Rates of anxiety disorders, the most common adolescent mental health conditions in the U.S., are increasing. Treatments including pharmacotherapy and psychotherapy can be costly, and are not panaceas.

Photo by: Ahtziri Lagarde

Anxiety disorders — including specific phobias, generalized anxiety disorder, and social anxiety disorder — are the most common adolescent mental health conditions in the United States, and rates of intense juvenile anxiety are increasing. Academic pressures, physical and intellectual insecurities, cyberbullying, and peer judgment on social media sites are among the factors. Unfortunately, current standards of practice for treatment, including pharmacotherapy and psychotherapy, can be expensive and are not panaceas.

According to a study published in The Nurse Practitioner, the good news is that mind-body practices appear to hold great promise as low-cost alternatives for treating and easing adolescent anxiety. So what does this suggest for your practice and pediatric and adolescent patients?

Screening Tools You Can Use

Because anxiety disorders are so prevalent among young persons, the American Academy of Child and Adolescent Psychiatry (AACAP) recommends developmentally-appropriate anxiety screening during routine mental health assessments.
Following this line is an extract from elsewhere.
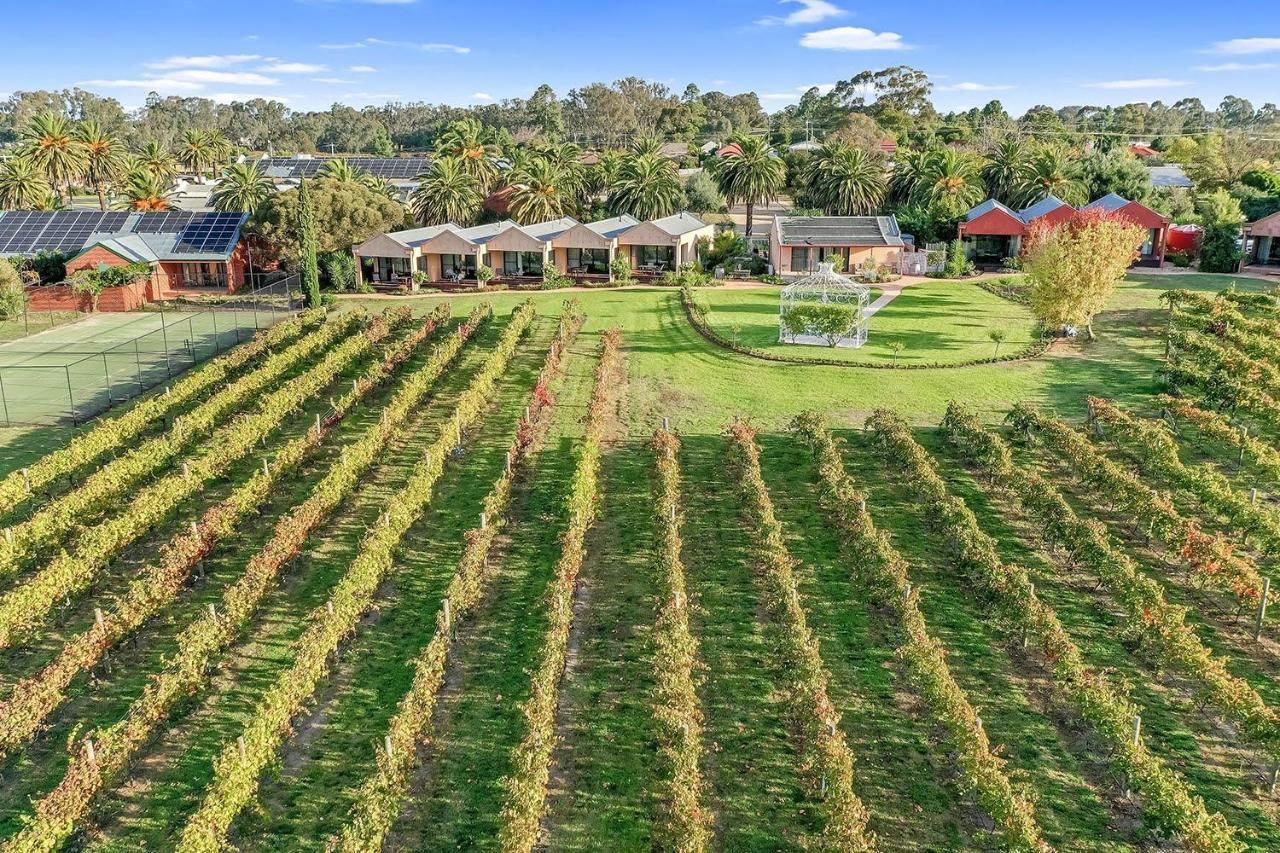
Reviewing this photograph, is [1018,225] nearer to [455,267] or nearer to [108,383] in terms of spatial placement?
[455,267]

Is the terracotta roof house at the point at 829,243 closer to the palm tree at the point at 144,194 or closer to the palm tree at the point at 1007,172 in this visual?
the palm tree at the point at 1007,172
In addition, the American Academy of Pediatrics (AAP) and the AACAP suggest several self-report tools, including the Screen for Child Anxiety-Related Emotional Disorders and the Spence Children’s Anxiety Scale.
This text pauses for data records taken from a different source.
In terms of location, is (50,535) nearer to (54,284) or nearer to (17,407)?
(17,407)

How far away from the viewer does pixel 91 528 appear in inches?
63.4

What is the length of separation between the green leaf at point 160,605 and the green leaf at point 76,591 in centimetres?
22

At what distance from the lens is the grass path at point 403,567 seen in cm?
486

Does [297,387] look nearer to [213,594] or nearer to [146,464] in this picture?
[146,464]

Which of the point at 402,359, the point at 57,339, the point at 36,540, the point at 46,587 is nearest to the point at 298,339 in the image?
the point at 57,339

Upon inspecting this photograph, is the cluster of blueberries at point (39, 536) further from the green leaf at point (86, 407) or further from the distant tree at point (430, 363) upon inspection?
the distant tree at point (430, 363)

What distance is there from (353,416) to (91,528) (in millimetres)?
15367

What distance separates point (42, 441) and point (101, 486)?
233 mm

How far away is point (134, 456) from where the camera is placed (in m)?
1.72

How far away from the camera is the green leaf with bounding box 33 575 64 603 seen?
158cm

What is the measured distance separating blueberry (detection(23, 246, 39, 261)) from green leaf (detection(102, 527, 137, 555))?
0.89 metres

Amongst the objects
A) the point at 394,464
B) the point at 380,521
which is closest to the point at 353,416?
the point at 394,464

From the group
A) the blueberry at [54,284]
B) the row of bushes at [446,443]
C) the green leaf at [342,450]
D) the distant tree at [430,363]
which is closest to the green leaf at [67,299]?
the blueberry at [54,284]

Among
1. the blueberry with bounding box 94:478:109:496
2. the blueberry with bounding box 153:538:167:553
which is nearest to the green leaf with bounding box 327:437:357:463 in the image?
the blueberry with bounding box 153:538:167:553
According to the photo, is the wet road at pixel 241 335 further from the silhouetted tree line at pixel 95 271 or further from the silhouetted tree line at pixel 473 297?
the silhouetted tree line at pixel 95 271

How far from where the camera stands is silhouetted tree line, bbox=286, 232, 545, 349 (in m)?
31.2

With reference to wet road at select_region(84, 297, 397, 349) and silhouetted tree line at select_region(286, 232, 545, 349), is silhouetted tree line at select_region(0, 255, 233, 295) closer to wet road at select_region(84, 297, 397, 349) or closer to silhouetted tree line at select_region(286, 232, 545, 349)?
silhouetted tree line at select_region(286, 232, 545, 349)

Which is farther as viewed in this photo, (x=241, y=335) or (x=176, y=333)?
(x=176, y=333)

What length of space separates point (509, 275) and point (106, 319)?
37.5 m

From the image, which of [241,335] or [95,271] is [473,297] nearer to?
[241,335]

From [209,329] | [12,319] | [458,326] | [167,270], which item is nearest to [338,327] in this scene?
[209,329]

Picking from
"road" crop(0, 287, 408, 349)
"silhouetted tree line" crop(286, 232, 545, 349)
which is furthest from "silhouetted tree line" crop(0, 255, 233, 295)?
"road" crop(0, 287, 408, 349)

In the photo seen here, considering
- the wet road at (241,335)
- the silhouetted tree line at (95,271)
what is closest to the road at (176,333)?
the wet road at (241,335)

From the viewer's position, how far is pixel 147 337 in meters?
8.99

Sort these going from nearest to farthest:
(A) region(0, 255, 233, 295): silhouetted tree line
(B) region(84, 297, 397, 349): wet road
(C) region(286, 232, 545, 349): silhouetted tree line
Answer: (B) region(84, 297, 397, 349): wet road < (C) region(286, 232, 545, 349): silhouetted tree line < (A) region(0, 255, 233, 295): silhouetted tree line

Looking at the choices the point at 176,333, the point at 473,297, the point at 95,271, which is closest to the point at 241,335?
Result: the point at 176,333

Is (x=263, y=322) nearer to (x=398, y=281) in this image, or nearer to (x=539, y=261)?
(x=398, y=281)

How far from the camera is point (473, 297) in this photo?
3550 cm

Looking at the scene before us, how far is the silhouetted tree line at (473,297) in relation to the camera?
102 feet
What Are Mind-Body Practices?

Mind-body practices encompass self-regulation and positive thinking and help promote self-control, physical health, and emotional well-being.

  • Biofeedback can enable a young person to increase their self-awareness and physical control through physiologic feedback, including heart rate monitoring, neurofeedback, skin conductance levels, skin temperature measurements, and electromyography for muscle tension awareness.
  • Mindfulness involves refining consciousness to provide an adolescent with skills to focus on the present moment and separate from negative thoughts or feelings. Mindfulness programs often incorporate aspects of thought meditation, body scanning, and mindful breathing.
  • Yoga incorporates physical postures, breathing control, and mindful meditation to elicit relaxation, improve flexibility, regulate emotions, and reduce stress and anxiety.
  • Hypnosis can reduce the sympathetic stress response by activating the parasympathetic nervous system.

The authors said that a growing body of evidence supports mind-body practices as a low-risk and cost-effective strategy for managing adolescents with anxiety.

What Can You Do?

The authors propose that you:

  • Screen for anxiety at every annual health visit. Screening tools can help you identify the signs and symptoms of anxiety and then form an appropriate care plan.
  • In the history, find out whether the youth is getting enough sleep — recent data point to a lack of sleep as a risk factor for mental health disorders.
  • Explain low-cost, low-barrier, and effective mind and body practices and work with the patient to create a personalized plan to combat anxiety.
  • Recognize the barriers to mind-body practices in primary care — time restrictions, financial constraints, and a lack of administrative support — and acknowledge and try to find ways to overcome these obstacles.
  • Although 81% of NPs believe that complementary therapies have a place in primary care medicine, only 32% feel they have adequate knowledge of mind and body practices.